---- Provided material

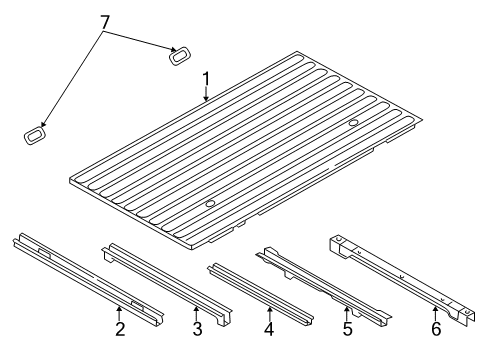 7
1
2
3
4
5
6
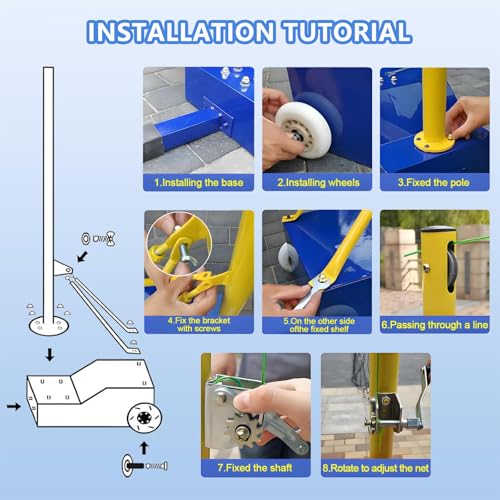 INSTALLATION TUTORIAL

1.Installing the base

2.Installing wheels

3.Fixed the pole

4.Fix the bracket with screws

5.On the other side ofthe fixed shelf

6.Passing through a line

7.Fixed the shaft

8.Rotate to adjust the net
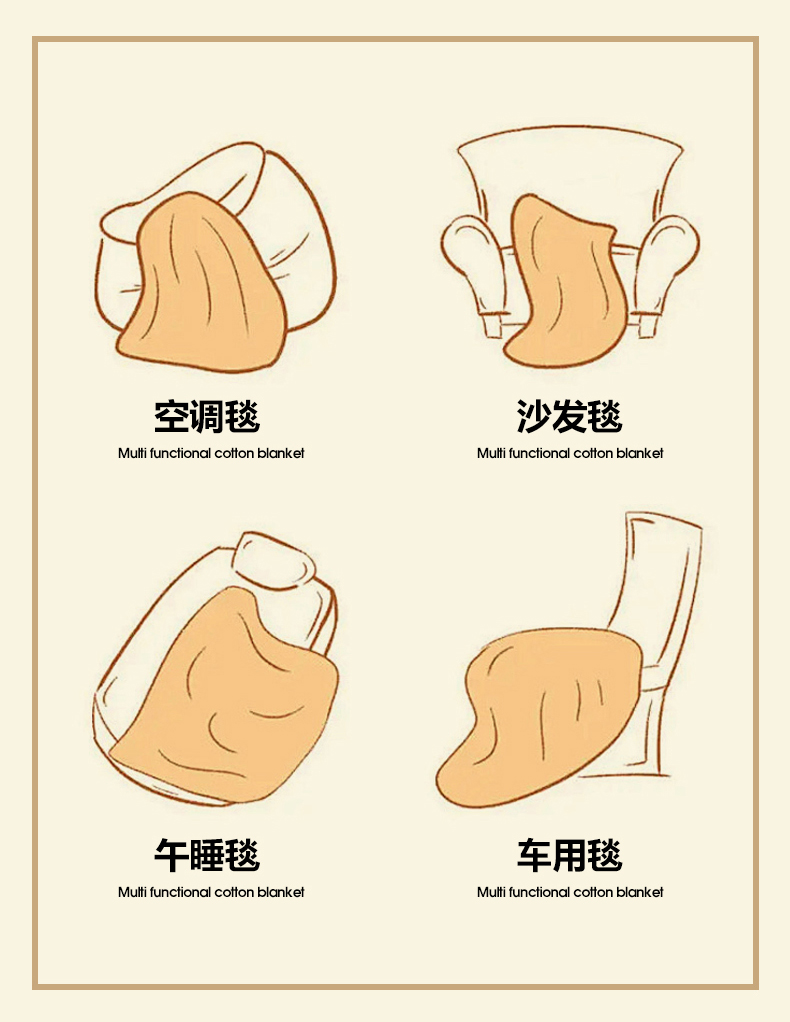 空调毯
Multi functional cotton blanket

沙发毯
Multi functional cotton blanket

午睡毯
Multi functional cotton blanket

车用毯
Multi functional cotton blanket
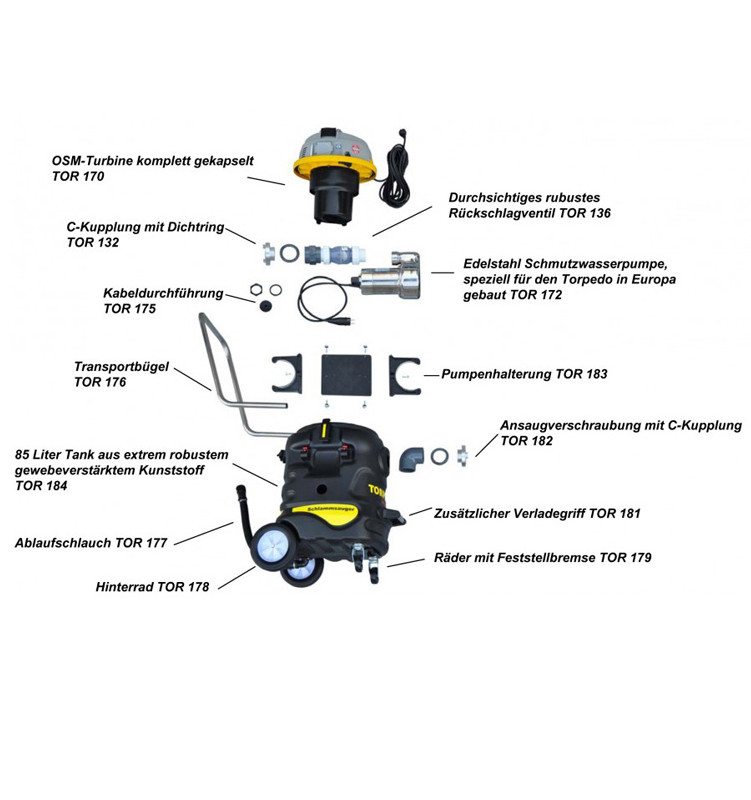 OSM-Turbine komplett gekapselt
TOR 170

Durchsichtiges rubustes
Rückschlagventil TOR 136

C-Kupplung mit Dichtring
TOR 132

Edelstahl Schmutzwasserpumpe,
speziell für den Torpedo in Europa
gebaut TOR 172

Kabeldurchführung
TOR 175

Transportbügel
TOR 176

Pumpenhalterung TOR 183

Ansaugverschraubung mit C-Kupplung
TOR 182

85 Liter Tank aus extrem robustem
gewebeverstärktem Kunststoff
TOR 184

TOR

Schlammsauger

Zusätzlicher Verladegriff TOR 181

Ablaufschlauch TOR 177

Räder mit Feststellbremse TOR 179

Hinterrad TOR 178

--------

Extract every line from the records above that contains the word "Installing".

_Response:_
1.Installing the base
2.Installing wheels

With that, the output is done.